The U.S. Delegation in Rome is seeking agreement on various mechanisms that would limit U.S. exposure to the second track of the Court's jurisdiction. As described above, these include variations on the case-by-case State-consent regime, the double-lock system of judicial review of complementarity, limiting the authority of the ICC Prosecutor to launch investigations on its own, and providing a role for the Security Council in the exercise of the Court's jurisdiction under the second track. While many countries see this as an imperialistic impulse on the part of the United States to shield itself and its allies from the rule of law, there is a case to be made for the United States' approach. As the world's strongest military and economic power, the United States is expected to respond to acts of aggression and humanitarian crisis around the world. The United States' unique position renders it uniquely vulnerable to the potential jurisdiction of an ICC.
However, with the U.K. and France recently changing camps, the United States has few remaining allies in Rome to support its position on this all-important issue. Recent history suggests two scenarios for the likely outcome should the U.S. delegation prove unable to achieve its goal:
As with the Ottawa Convention to Ban Landmines, if the United States does not obtain its objective at the Diplomatic Conference, it may refuse to sign the treaty creating the ICC. Indications are that the vast majority of countries will sign and eventually ratify the ICC treaty even without the United States' participation. Under this scenario, the cost of retaining immunity from the vagaries of the second track of the ICC's jurisdiction is that the United States will be prevented from utilizing the Security Council-controlled first track in future cases like Bosnia and Rwanda.
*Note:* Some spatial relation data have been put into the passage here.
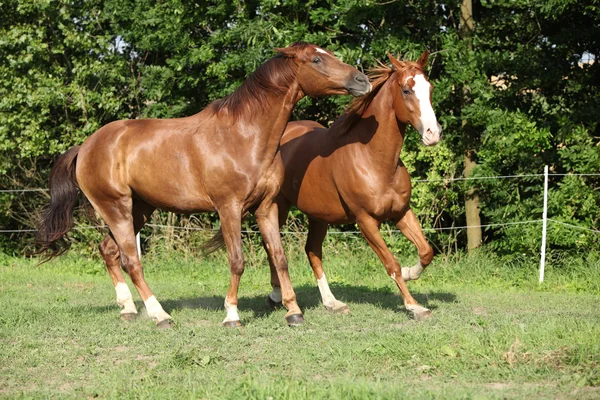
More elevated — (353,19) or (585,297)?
(353,19)

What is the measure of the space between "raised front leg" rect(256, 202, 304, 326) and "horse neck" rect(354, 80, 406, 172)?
1147mm

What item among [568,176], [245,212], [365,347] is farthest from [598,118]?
[365,347]

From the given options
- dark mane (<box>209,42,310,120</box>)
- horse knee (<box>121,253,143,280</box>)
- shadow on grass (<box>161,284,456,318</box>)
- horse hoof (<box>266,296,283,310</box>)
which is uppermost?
dark mane (<box>209,42,310,120</box>)

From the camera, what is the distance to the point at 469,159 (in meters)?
12.8

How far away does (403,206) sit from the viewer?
25.3 feet

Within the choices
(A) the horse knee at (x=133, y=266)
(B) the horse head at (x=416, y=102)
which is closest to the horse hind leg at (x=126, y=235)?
(A) the horse knee at (x=133, y=266)

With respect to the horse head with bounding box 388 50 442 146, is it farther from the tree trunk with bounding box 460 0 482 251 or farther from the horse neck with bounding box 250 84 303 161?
the tree trunk with bounding box 460 0 482 251

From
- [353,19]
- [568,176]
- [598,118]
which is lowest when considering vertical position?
[568,176]

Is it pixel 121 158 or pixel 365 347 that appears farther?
pixel 121 158

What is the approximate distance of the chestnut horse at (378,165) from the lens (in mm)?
7453

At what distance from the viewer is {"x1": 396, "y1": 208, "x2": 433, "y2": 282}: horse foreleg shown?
7.67 metres

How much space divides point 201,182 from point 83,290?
4153 millimetres

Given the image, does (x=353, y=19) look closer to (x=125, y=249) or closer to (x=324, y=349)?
(x=125, y=249)

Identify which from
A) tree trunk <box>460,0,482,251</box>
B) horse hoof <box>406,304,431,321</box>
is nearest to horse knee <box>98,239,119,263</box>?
horse hoof <box>406,304,431,321</box>
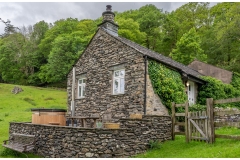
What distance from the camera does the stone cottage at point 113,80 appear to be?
12.5m

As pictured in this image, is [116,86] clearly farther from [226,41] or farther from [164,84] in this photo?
→ [226,41]

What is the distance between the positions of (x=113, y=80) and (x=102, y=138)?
19.7 feet

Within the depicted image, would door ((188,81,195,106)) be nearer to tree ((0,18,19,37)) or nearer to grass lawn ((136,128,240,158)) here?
grass lawn ((136,128,240,158))

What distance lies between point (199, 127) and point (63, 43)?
37939 millimetres

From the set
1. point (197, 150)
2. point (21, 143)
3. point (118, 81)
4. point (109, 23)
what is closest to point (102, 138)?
point (197, 150)

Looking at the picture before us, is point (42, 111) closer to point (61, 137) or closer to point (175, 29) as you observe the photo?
point (61, 137)

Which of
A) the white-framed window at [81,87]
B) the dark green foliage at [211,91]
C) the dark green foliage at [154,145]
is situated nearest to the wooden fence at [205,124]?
the dark green foliage at [154,145]

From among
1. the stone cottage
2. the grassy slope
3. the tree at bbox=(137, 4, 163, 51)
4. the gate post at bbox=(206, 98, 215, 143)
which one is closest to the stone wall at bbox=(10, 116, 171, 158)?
the stone cottage

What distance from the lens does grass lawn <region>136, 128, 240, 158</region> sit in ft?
22.4

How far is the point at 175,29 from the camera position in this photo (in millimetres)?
42250

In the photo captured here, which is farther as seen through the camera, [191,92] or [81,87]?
[81,87]

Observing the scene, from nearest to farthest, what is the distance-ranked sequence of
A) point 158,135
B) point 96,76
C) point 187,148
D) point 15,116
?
point 187,148, point 158,135, point 96,76, point 15,116

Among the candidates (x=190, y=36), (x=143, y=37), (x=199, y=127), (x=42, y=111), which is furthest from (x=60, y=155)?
(x=143, y=37)

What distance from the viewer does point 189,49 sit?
33938mm
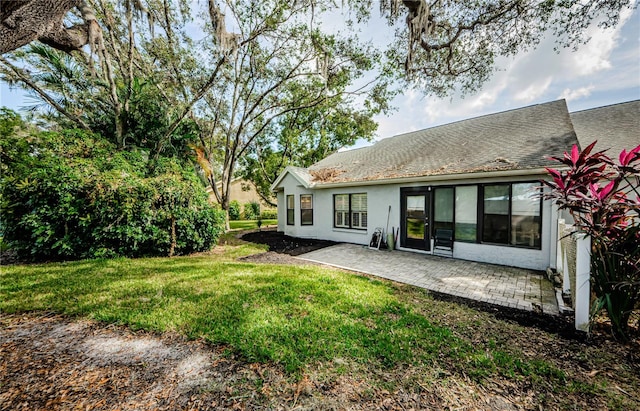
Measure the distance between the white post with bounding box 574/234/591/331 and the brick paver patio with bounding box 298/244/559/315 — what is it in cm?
65

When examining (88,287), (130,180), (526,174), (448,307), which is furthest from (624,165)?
(130,180)

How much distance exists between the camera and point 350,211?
33.2 feet

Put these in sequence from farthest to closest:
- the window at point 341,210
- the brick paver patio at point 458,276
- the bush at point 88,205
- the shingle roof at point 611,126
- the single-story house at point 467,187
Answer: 1. the window at point 341,210
2. the shingle roof at point 611,126
3. the single-story house at point 467,187
4. the bush at point 88,205
5. the brick paver patio at point 458,276

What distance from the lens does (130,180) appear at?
668 cm

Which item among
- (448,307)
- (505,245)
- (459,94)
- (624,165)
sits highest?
(459,94)

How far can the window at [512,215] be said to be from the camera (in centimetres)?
603

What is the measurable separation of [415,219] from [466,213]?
1.56 metres

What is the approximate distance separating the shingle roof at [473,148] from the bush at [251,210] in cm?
1422

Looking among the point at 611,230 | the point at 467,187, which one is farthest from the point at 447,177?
the point at 611,230

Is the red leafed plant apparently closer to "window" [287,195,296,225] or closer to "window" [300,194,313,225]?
"window" [300,194,313,225]

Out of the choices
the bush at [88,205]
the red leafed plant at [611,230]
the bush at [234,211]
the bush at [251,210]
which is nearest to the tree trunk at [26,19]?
the bush at [88,205]

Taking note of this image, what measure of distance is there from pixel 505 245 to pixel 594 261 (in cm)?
361

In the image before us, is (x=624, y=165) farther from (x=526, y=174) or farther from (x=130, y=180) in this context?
(x=130, y=180)

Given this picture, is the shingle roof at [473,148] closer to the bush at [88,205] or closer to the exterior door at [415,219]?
the exterior door at [415,219]
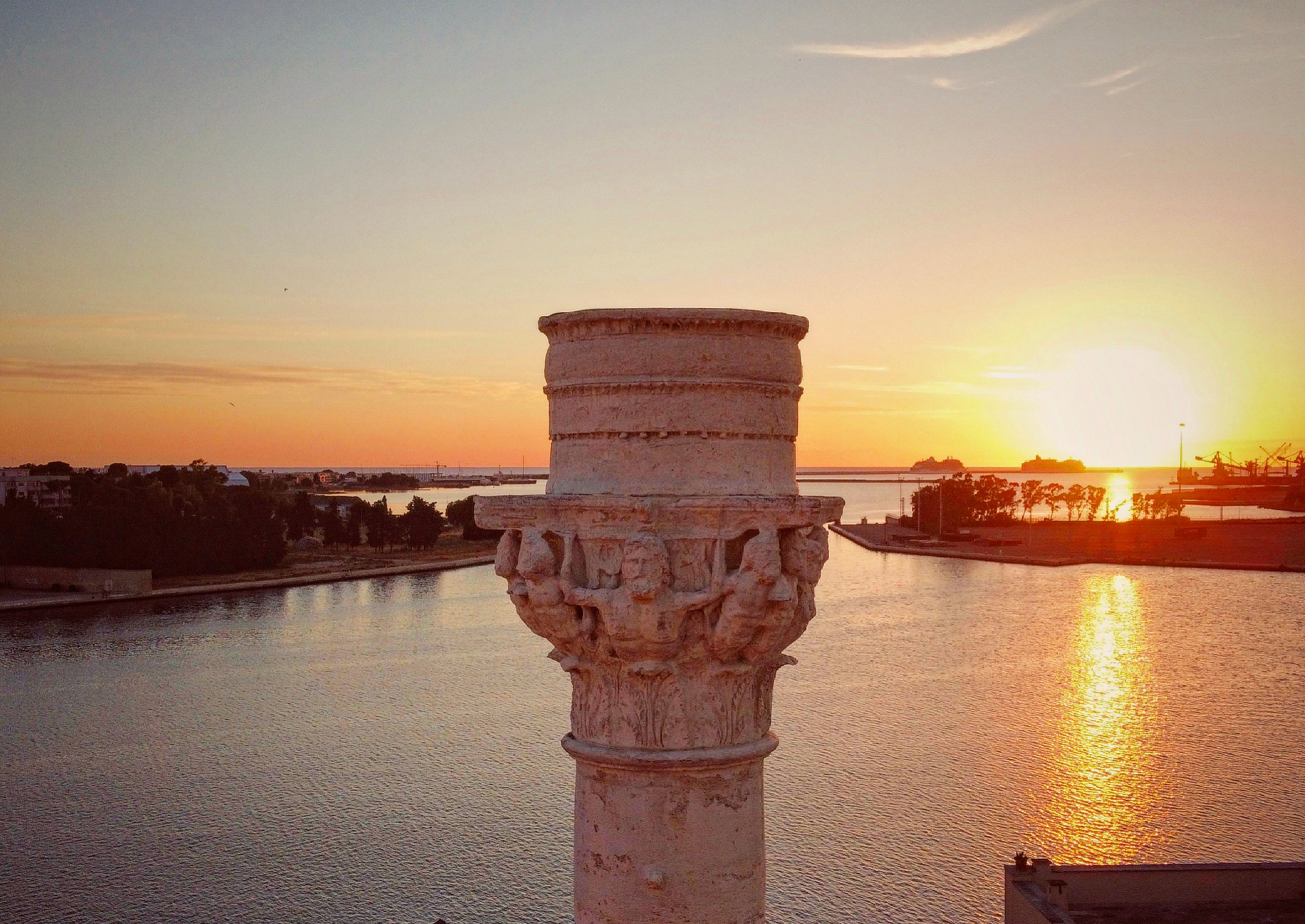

A second outcome might follow the experience with the Kyoto Global Warming Treaty. Though it did not obtain all the concessions it desired, the United States reluctantly decided at the last minute to sign the Kyoto agreement, while stating its intention not to submit the Treaty for Senate ratification any time soon. Such a statement with respect to the ICC would not be unexpected given Jesse Helms' pledge to prevent the Senate from considering the ICC Treaty during his watch. As Chairman of the Senate Foreign Relations Committee, Helms is in a position to single-handedly bottle up the treaty. Under this scenario, the United States probably would be able to utilize the ICC's first track since it had shown support for the ICC by signing (though not ratifying) the Treaty. Until the United States ratifies the Treaty, however, it will not be obligated to cooperate with the ICC under the second track, but could do so at its discretion on the basis of comity.
Professor of Law and Director of the Center for International Law and Policy at the New England School of Law. From 1989-1993, Michael Scharf served as the U.S. State Department official with responsibility for the issue of a permanent international criminal court. He is the author of three books about the Yugoslavia and Rwanda Tribunals, including the Pulitzer Prize nominated Balkan Justice.